# Page extract
+-------+
Posted: October 29

Snow Crab in Kyotango – The Phantom Crab

Snow crab is a popular food in Japan during the winter months, and Kyotango has a special brand of crab that is famous across Japan for both its rarity and its freshness. Officially called “Taiza Crab”, after the port they are landed at, the local people often call them “Phantom Crab”.

Crab Trawlers Set Sail

On November 5th a large crowd gathers at Taiza’s fishing port, to watch as the ships set out. Mostly friends and extended family members of the fishers, it’s become a tradition to wish them a safe journey and to bring back a big catch.

Five ships set out about 9:00 at night so they can be in position at midnight, when the fishing can officially begin. At midnight they will drop their nets and begin trawling.

Crab Fishing Grounds

The crab fishing grounds are very close to the harbour. It only takes about 2 or 3 hours so the fishers are able to make a round trip in one day, rather than spending multiple days at sea. Because of this quick return the fishing boats are quite small.
+-------+
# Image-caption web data
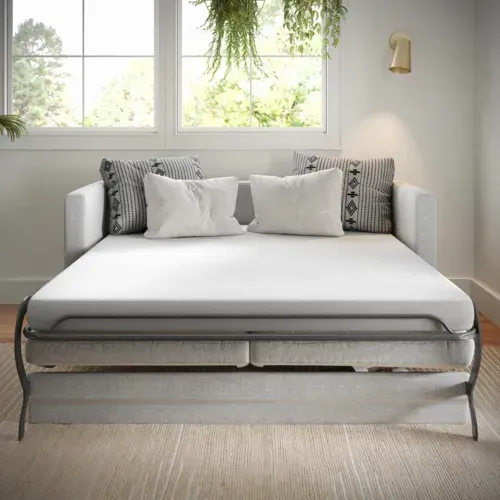 Flash Furniture CL-ROLL-4-Q-GG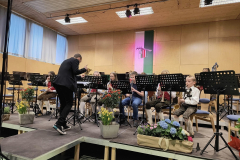 Jugendorchester St. Kathrein/Hauenstein - 27. April 2024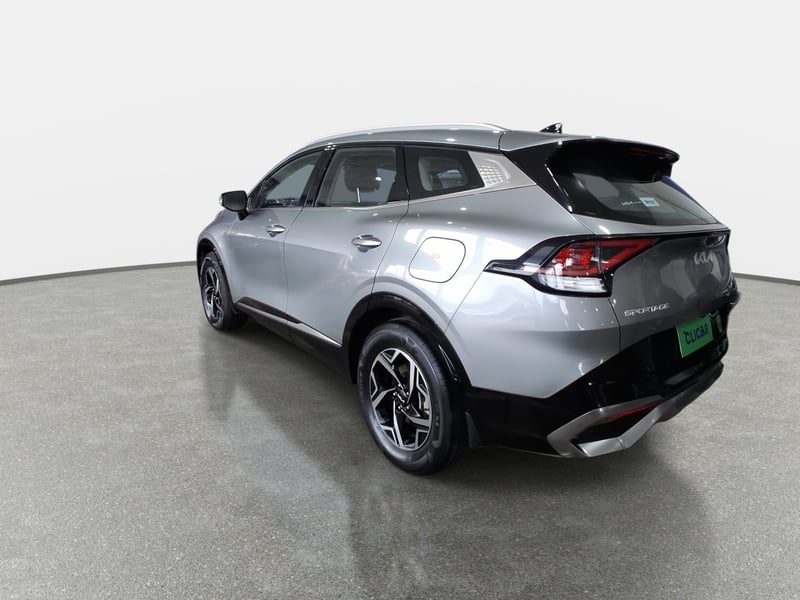 Kia Sportage 2.0 Ex Dies 2wd 8at 5p 2025 - Imagen 5 de 8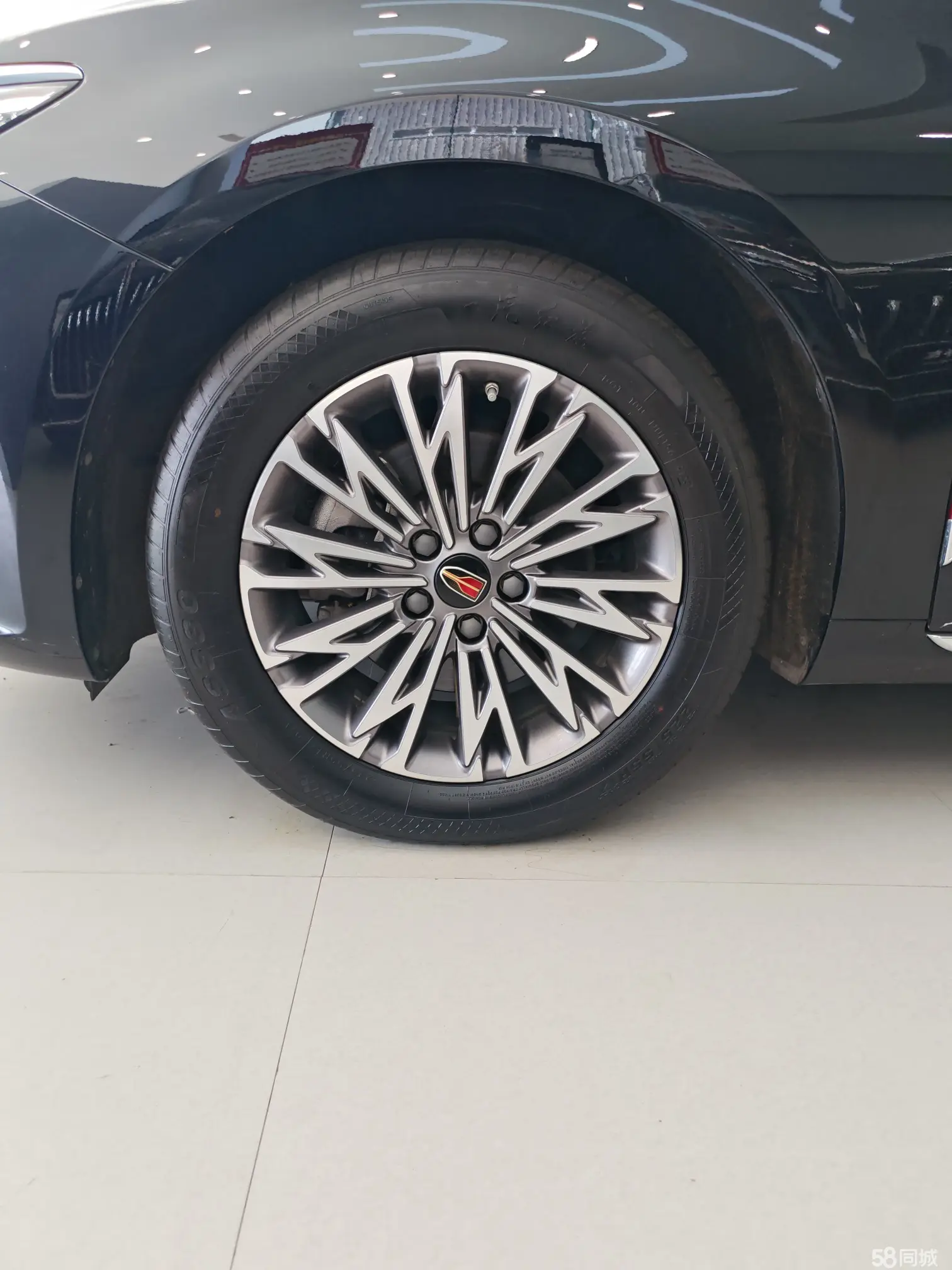 HongQi H5 2023 car image #6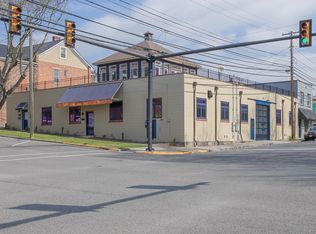 180 Church St, Wytheville, VA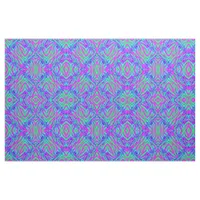 Abstract Fabric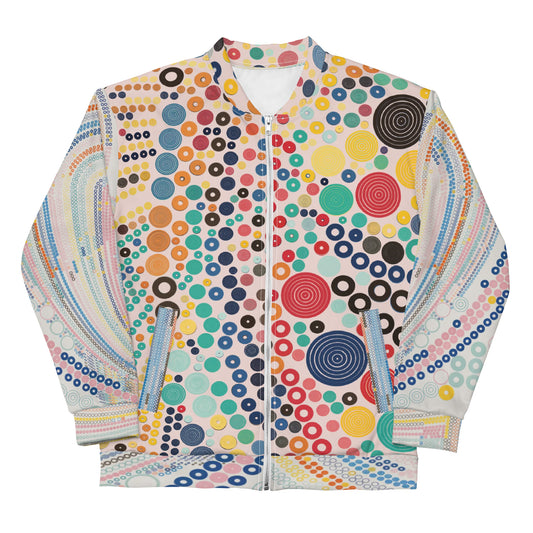 Cereal - Unisex Bomber Jacket - mudfm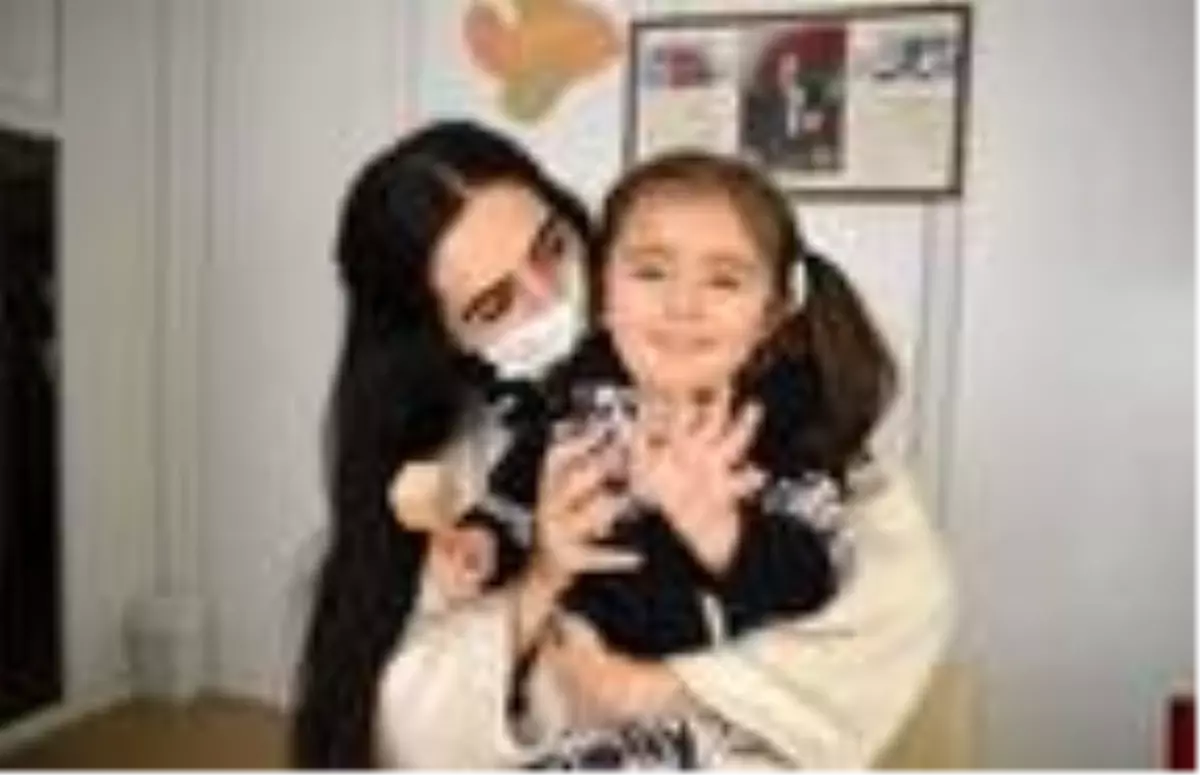 SMA hastası Mira Lina, tedavisi için yardım bekliyor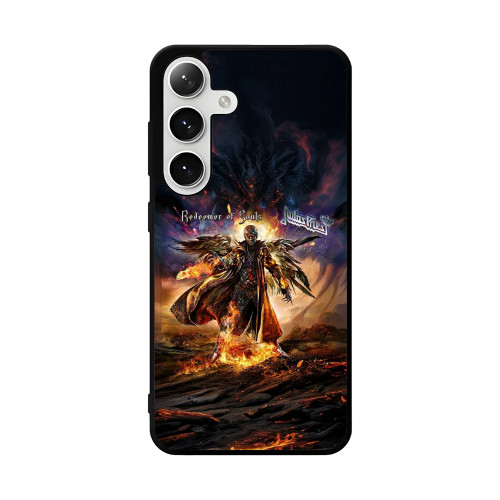 Judas Priest Reedemer Of Souls Samsung Galaxy Case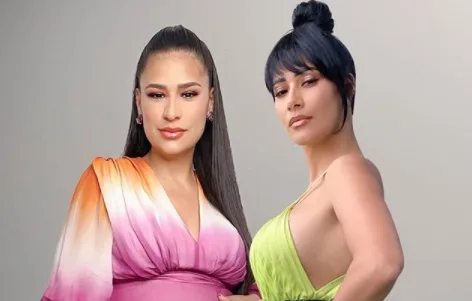 Simone e Simaria gravam novo DVD com participação de Bruno e Marrone e Dilsinho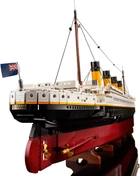 Zestaw klocków Lego Creator Titanic 9090 części (10294) - obraz 5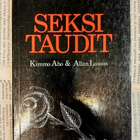 Kimmo Aho, Allan Lassus - Seksitaudit (nid.) - pikkukuva 1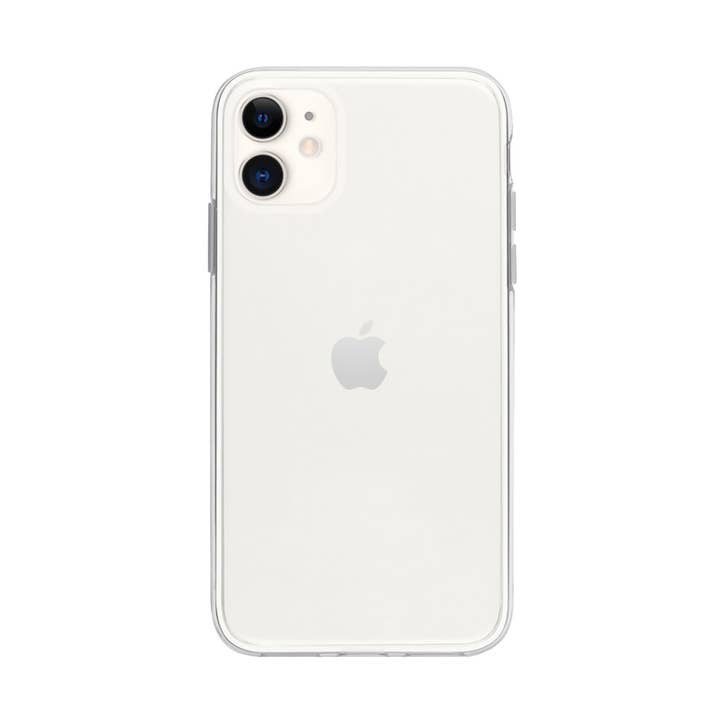 Impact Clear Hülle für iPhone 12 Mini für den Großhandel von PURO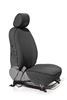 Picture of Discovery 3: front with airbags & rear seats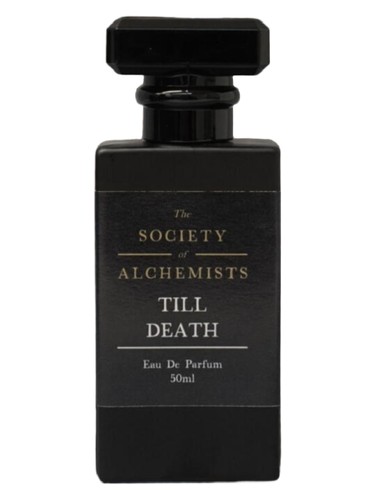 Till Death by The Society of Alchemists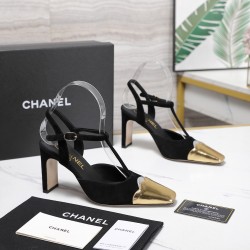 Chanel Shoes Heels Shoes
Women 35-41
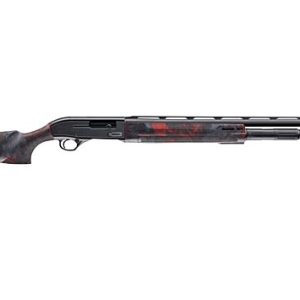 BERETTA A300 ULTIMA CMPTN 3" 24" MC LAVA FIRE SYNTH 10+1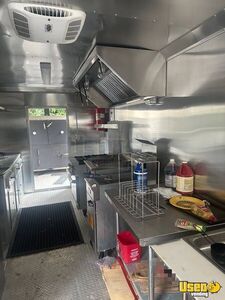 2019 Kitchen Trailer Barbecue Food Trailer Propane Tank Pennsylvania for Sale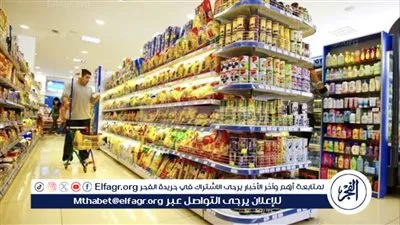 إعلان محافظة الجيزة لأسعار السلع الغذائية في معرض أهلًا رمضان: توفير وتخفيضات استعدادًا للشهر الفضيل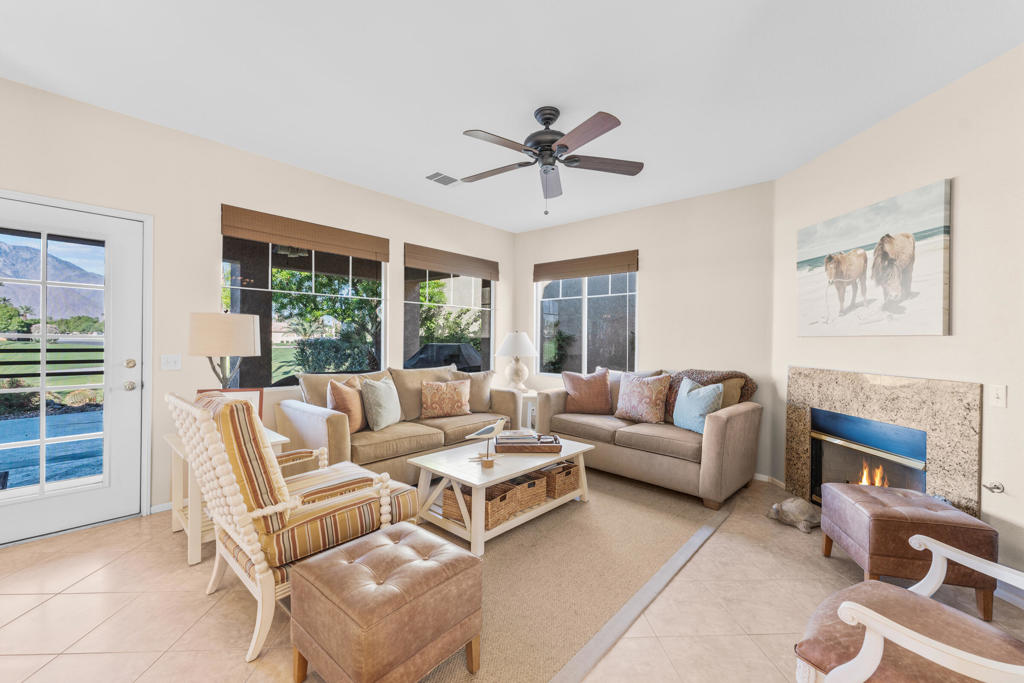 Desert Princess - Residential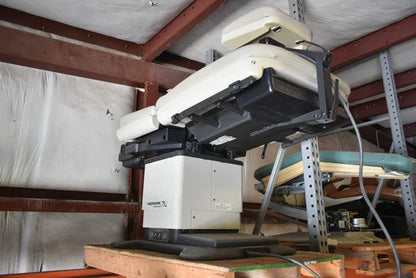 Midmark 75-017 75L Oral Surgery Chair - Dental Equipment Store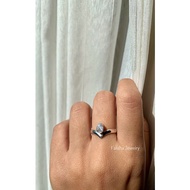 FALISHA JEWELRY ANSEL RING 925 STERLING SILVER WOMEN'S RING S925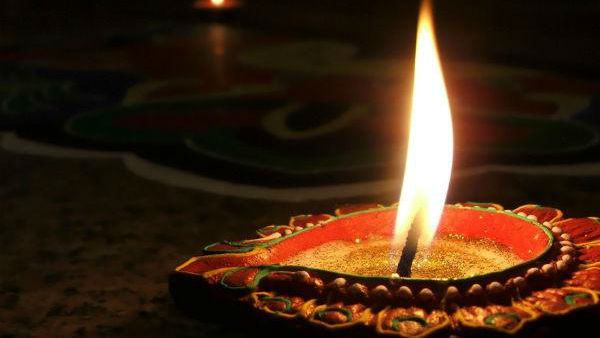 கார்த்திகை தீபத்திருவிழா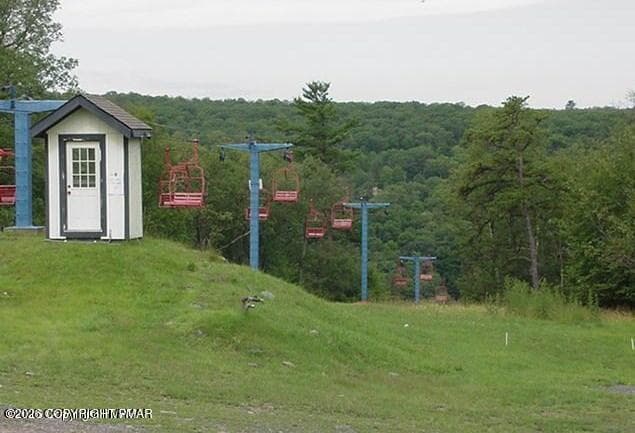 SC amenities ski - 114 Oxford Street, Bushkill, PA 18324, Bushkill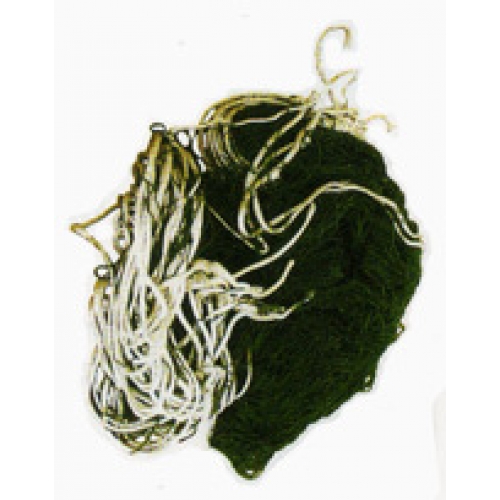 Rabbit Long Net. 25 yards.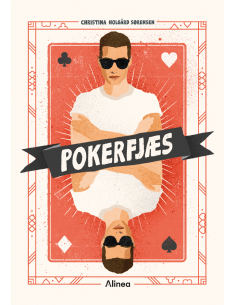 Pokerfjæs, Sort Læseklub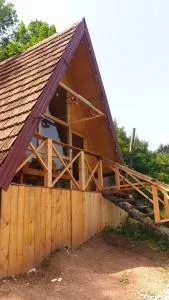 Mountain View - 福查 Mountain View - 福查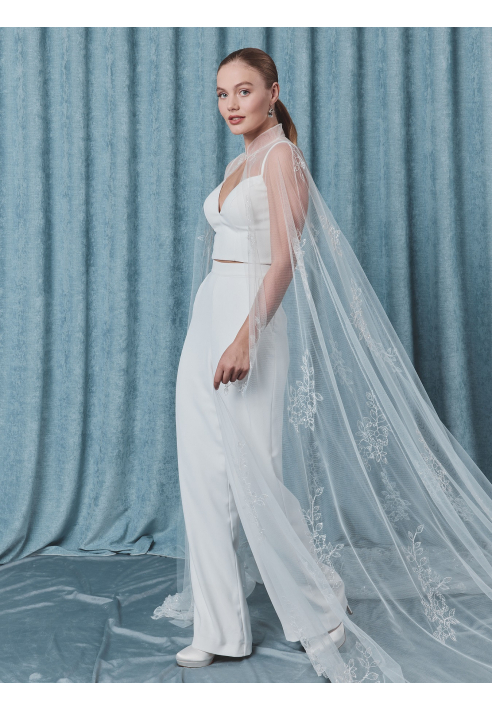 Poirier C-75107 Mantella ()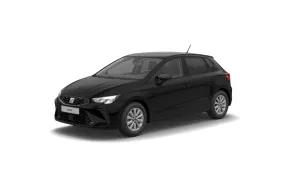 Seat Ibiza Reference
+-------+
# Problem set
(A) In the snow crab article, at what time do the five ships set out?
(B) Write the next part of the snow crab article, picking up after its last sentence.
The data has no connection to the text.

# Answers to this exercise
(A) About 9:00 at night.

(B)
The crabs live off the edge of a continental shelf where the seabed drops to about 230m – 300m. They eat a little further off where it drops to depths deeper than 300m. The high oxygen content, calm sea, and year round cold helps fill the crabs muddy feeding ground with lots of food.

The fishers thoroughly inspect the crab as they are unloaded from the boat. They are examining the crabs for size, weight, colour, injuries, shape; in total there are about 50 points they consider on each crab.

The snow crab market is highly competitive but all these checks help to ensure the quality and integrity of the “Taiza Crab” brand. After inspection, the fishers fit the crab with a band identifying it as a Taiza Crab and the ship that caught it.

By only having a few small fishing boats the number of Taiza Crab caught is quite low. When the strict quality checks are added in it makes this brand of snow crab very rare indeed, leading it to be called “Phantom Crabs”.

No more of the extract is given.